May 16, 2010
Oh dear. This is sad. There’s a very sorry-looking figure standing with his back to the wall, arm pathetically half-raised, wearing an expression half way between sheepish and desperate pleading. “Pick me! Pick me!” his doe eyes beg.
But it is not to be. The hearty captains Cameron and Clegg have picked all the players they wanted in their teams and already turned away to start the game. And poor Oliver Letwin – or Wetwin as they all call him behind his back because he’s such a drip and he plays like a girl, and is such a surrender-monkey wuss that when a burglar broke into his parents’ house he made him a hot chocolate and gave him the code to the safe because he felt sorry for him – has been forgotten. (Minister of State = not in Cabinet.)

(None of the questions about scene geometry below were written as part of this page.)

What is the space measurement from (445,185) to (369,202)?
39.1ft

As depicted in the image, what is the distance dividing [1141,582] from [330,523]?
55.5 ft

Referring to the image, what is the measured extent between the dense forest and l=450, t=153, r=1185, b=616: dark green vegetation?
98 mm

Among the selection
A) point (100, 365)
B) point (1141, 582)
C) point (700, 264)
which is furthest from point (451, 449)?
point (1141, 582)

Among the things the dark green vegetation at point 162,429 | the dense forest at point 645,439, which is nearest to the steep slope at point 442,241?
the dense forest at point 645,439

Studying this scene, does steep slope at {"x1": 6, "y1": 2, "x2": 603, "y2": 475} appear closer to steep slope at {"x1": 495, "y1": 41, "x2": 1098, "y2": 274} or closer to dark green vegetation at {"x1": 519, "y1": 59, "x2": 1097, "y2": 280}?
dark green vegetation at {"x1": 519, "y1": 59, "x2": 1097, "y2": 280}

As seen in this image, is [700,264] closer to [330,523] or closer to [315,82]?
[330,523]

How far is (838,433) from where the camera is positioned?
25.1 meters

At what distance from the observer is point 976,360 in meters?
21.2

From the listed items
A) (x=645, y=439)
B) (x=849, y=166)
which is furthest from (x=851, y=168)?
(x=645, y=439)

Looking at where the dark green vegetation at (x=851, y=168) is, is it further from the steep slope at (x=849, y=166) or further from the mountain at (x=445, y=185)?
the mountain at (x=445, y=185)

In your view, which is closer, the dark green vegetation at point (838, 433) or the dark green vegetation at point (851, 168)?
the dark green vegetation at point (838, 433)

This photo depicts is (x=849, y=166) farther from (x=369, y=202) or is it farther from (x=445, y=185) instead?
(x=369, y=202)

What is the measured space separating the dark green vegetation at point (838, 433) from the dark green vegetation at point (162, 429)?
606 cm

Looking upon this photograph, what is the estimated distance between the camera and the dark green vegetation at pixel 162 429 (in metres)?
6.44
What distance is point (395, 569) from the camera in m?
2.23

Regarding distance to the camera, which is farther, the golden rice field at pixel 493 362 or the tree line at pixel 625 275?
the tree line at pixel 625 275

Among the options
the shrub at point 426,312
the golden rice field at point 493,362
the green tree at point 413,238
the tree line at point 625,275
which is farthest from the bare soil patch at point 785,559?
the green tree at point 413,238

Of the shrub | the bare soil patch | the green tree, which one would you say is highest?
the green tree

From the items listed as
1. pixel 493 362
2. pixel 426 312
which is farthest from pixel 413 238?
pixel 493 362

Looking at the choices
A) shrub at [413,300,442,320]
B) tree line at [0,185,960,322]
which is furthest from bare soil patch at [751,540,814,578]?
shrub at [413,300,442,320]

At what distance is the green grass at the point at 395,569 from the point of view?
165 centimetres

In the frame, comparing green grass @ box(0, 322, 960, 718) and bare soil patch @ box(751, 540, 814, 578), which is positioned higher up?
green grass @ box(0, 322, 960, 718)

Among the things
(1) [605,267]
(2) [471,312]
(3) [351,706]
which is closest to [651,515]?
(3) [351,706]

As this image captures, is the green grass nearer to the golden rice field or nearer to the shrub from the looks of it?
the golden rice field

Oh the tragedy. Oh the ingratitude. For even as recently as last week, Cameron pretended that he liked Wetwin and that he had a really important part to play in the coming glorious victory. After all, it was Wetwin who took charge of Team Cameron’s new Tactics Book – aka the Conservative Manifesto – with its brilliant new plan to win over the entire nation with such inspirational schemes as The Big Society. Unfortunately, since the result, some of the more traditional members of Cameron’s Team have been making the point that Wetwin’s tactics were rubbish because they didn’t win the Championship at all, but forced them instead into an uneasy alliance with Crapsville Arthritic whose terrible pitch, stagnant changing rooms and grisly, bizarro, cheating, untrustworthy players they are now forced to share under a compulsory four-year arrangement.
Gosh, it’s like the death of Little Nell. You’d need a heart of stone not to laugh.